John Dewey, the prolific American philosopher and educational theorist, recognized the importance of critical thinking in his classic book How we Think (1910). I read it again recently and was pleased to discover that his ideas have not lost their relevance. I turned to Dewey’s pragmatism as a way to come to terms with the “applied” aspect of critical thinking, since he was greatly concerned with the relevance of critical thinking to real problems and everyday life.
This month marks the end of my first year as the inaugural recipient of the Eugene H. Fram Chair in Applied Critical Thinking. It’s been a very exciting, productive and busy assignment and I’m very honored to serve in this capacity. The Fram Chair is responsible for collaborative leadership, advocacy and oversight for critical thinking across the entire RIT campus.
Named in honor of Eugene H. Fram, the J. Warren McClure Professor of Marketing Emeritus in Saunders College of Business where he taught for 51 years, it was endowed by an anonymous alumnus and former Fram student as an expression of gratitude for the consistent rigor and demanding quality of his teaching. It signals a deep commitment to make critical thinking a core aspect of our curriculum, as well as a life-long ability obtained and practiced by all of our graduates. RIT intends to be a leader in the field and we hope to establish a national and, hopefully, international Center of Excellence in applied critical thinking. We aim to become a vital resource for other institutions as well as to satisfy the many challenges with respect to critical thinking and the hiring needs of employers.
Defining critical thinking is notoriously difficult, as is establishing a reliable and valid test to assess it. Most experts agree, however, that critical thinking is to some extent metacognitive. In other words, it is reflexive, or more precisely, self-reflexive. It suggests the ability to think about one’s thought and to question, probe and reflect about how one comes to know or to entertain certain beliefs.
The famous Socratic dictum that “the unexamined life is not worth living” epitomizes this approach. It encompasses abilities as well as attitudes or dispositions. Obviously such continuous self-scrutiny is extremely hard to maintain. Far too often we fail to question authority or expert opinion. We go along with the crowd or succumb to peer pressure. We take the easy road and over confidently assume that we are free from cognitive bias, delusions, irrational impulses and error. Ever more frequently we employ a search engine for a quick answer, often with astonishingly prescient and helpful results, but not always.

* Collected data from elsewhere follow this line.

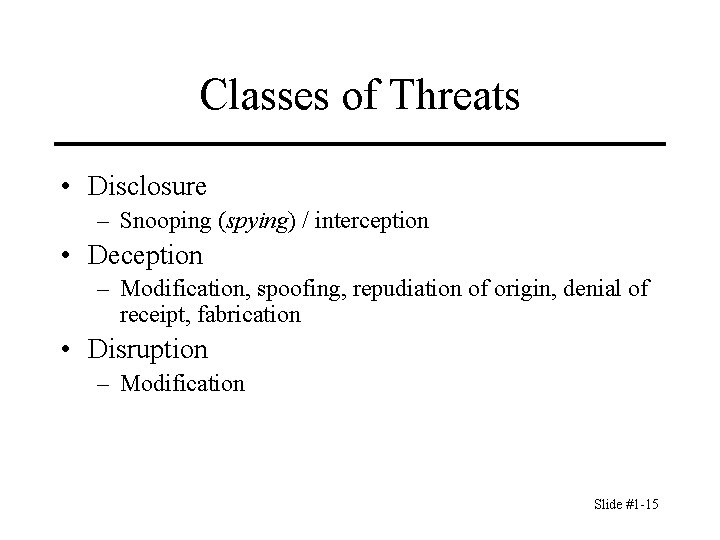 Classes of Threats

• Disclosure
 – Snooping (spying) / interception
• Deception
 – Modification, spoofing, repudiation of origin, denial of receipt, fabrication
• Disruption
 – Modification

Slide #1-15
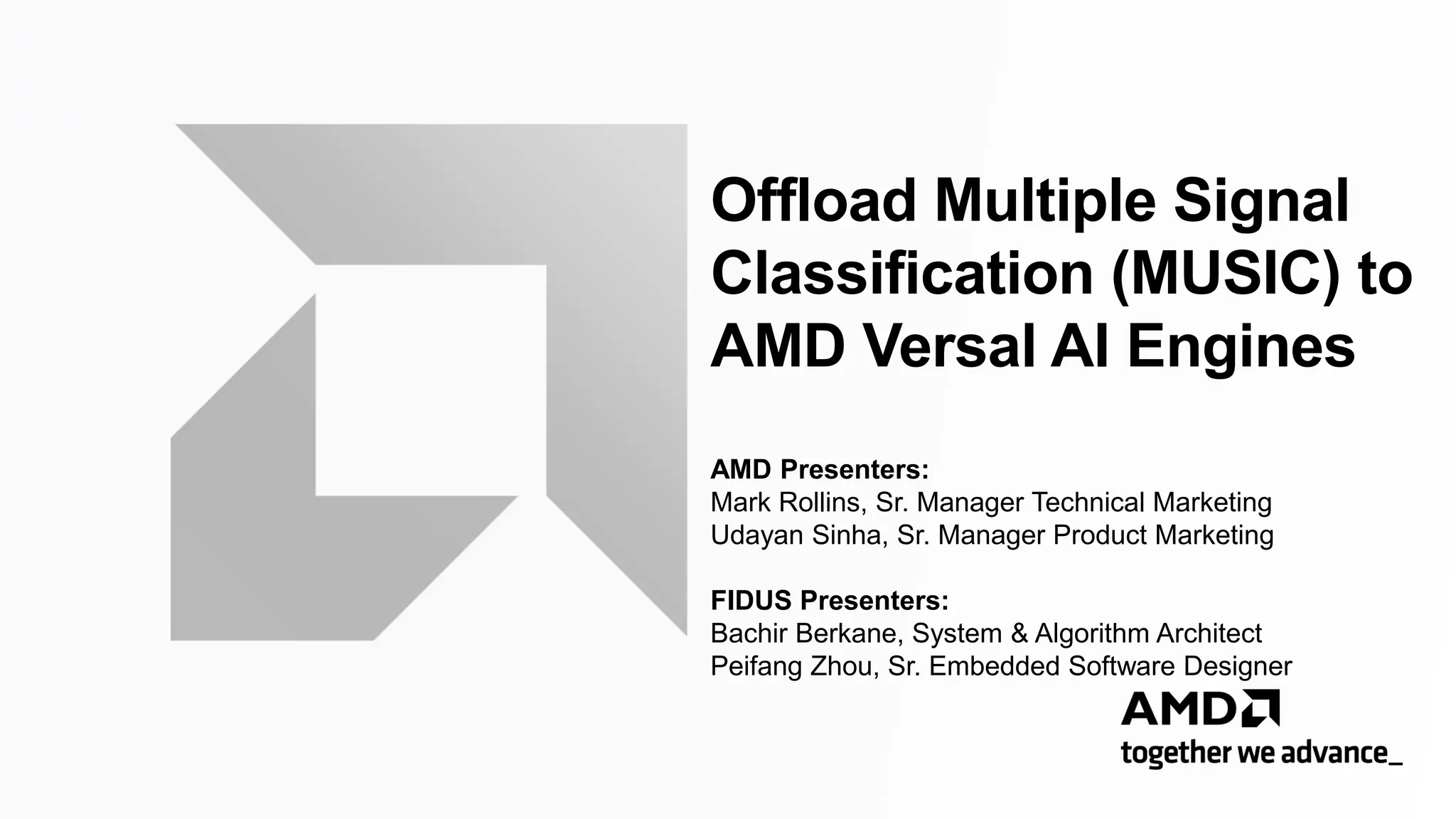 Offload Multiple Signal Classification (MUSIC) to AMD Versal AI Engines

AMD Presenters:
Mark Rollins, Sr. Manager Technical Marketing
Udayan Sinha, Sr. Manager Product Marketing

FIDUS Presenters:
Bachir Berkane, System & Algorithm Architect
Peifang Zhou, Sr. Embedded Software Designer

AMD
together we advance_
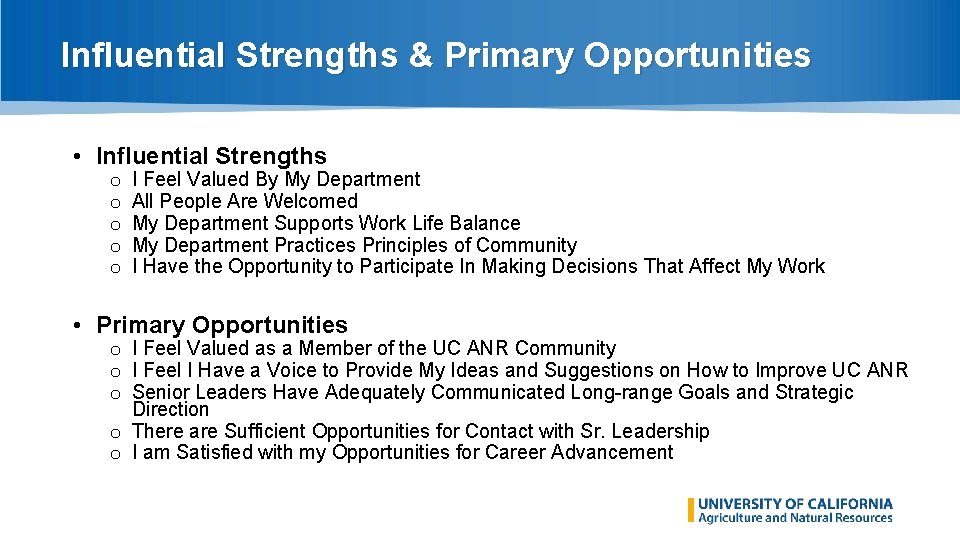 Influential Strengths & Primary Opportunities

• Influential Strengths
o I Feel Valued By My Department
o All People Are Welcomed
o My Department Supports Work Life Balance
o My Department Practices Principles of Community
o I Have the Opportunity to Participate In Making Decisions That Affect My Work

• Primary Opportunities
o I Feel Valued as a Member of the UC ANR Community
o I Feel I Have a Voice to Provide My Ideas and Suggestions on How to Improve UC ANR
o Senior Leaders Have Adequately Communicated Long-range Goals and Strategic Direction
o There are Sufficient Opportunities for Contact with Sr. Leadership
o I am Satisfied with my Opportunities for Career Advancement

UNIVERSITY OF CALIFORNIA
Agriculture and Natural Resources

The advent of the Internet, social media and the ubiquitous global infoscape doesn’t relieve us of our responsibility and obligation to engage in rigorous critical reflection even as the modes of human attention are dramatically shifting, and as spatial distance continues to be shortened into ever-shattered, fleeting temporal moments.
I believe that critically assessing the quality of information and discriminating its meaning and significance is paramount as the quantity, robustness, ease and speed of its retrieval exponentially expands. Technology and digital media— omnipresent and ever changing— have transformed the way we think as one of RIT’s most distinguished alumni, N. Katherine Hayles ’66, of Duke University, has astutely argued.
The philosopher Hannah Arendt characterized thinking as the “quintessence of being alive,” and she suggested that the process of thinking is synonymous with the notion of being “fully alive.” I agree. While I hope that we can instill in all of our students an appreciation for the importance of logical argument, intellectual rigor and rational judgment, first and foremost, I contend that critical thinking will help them to become more fully engaged global citizens, more resilient, and better equipped to cope with uncertainty and sudden change.